I take responsibility for any fears, judgments, or beliefs I have about their resistance. Often their will can be quite convincing that they’re a victim, their problem is normal, or there’s no cure. They might tell you letting go doesn’t work. They’ll often become highly defensive or angry. They can look possessed — they are, by their own false self. At this point, I let them know they can keep their belief, but they’re giving up freedom. We don’t have the right to dominate another or force them to let go. If we battle them, we drop into our false self. Then two people are drowning in the illusion.
We can be of enormous assistance by simply remove any beliefs or fears about them from our own mind. At the very least, they have one person in the world who sees them problem free. Once you let go, speak whatever your inspired to speak, and trust in their own True Self to handle the rest of the process.
Our True Selves always do the work of letting go. In mentoring, we’re remembering their True Self’s knowing and unconditional love. The false self can’t survive such purity.
The Truth Will Set Them Free
Some people want to vent or tell their story. They believe that will get it off their chest. They don’t realize that each time they tell their story, they’re giving it more power. They’re getting less free. The false self always says that it’s giving us what it’s actually taking. It lies. It tells you that telling your story will free you when it actually takes your freedom from you.

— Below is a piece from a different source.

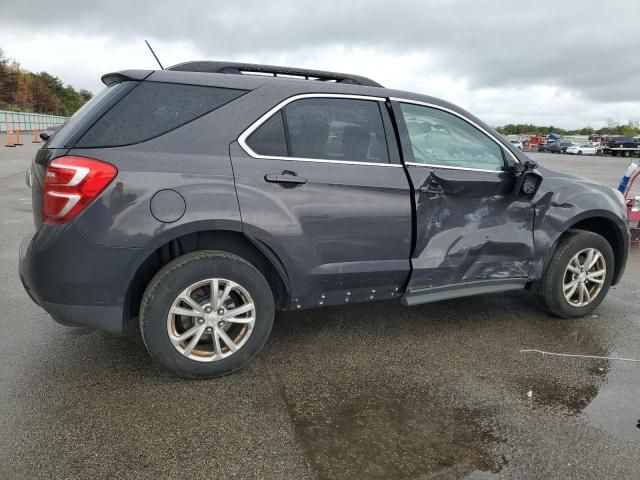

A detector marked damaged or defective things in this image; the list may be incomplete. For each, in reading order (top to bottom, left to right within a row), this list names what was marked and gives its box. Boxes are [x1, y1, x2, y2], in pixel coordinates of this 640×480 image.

Often people tell their story looking for attention or approval. Sadly, we’re socially trained to offer support for such behavior.
If they’re open to your mentoring, ask them to tell the story one line at a time. Then after each line of the story, ask them if that felt good. Remind them that if it didn’t feel good, it wasn’t true.
This is where things get tricky. The story looks true to them because it was their reality. But it isn’t true, the truth always feels calm and unemotional. Their reality was the effect of their past beliefs. So by telling the story and recognizing that it all feels bad and it all occurred in the illusion, they often find the causal beliefs that they need to let go.
Traditional Bridgework
What if you work as a traditional healer, teacher, or coach? In the beginning, you don’t have to do anything different with your clients except make sure you don’t believe them. This feels odd at first. It feels like you aren’t connecting with them. But any treatment that you offer will work much better if you actually realize that nothing is wrong with them.
Edgar Cayce, the sleeping prophet, gave thousands of readings on health problems. In his sleeping state, he was able to determine what the person in need of healing believed and recommend a solution that matched their beliefs. In addition, to the salve, herb, drug, or physical treatment, he often recommended that they look to their mind and emotions for the cause. At one point, he started a group geared toward connection with God. The group asked him if they would achieve connection in this life, and he pretty much said no. I suspect he determined in his sleeping state that they weren’t letting go; they were soothing their wounds and memorizing the truth.
As a mentor, truthfulness is key. We must avoid telling people what they want to hear. That requires letting go of our fear of rejection. We must let go first and then follow our inspiration. We must care about their freedom more than looking good or smart. Mentoring others in this way rewards the mentor and the person being mentored — both grow closer to freedom. It’s always win-win.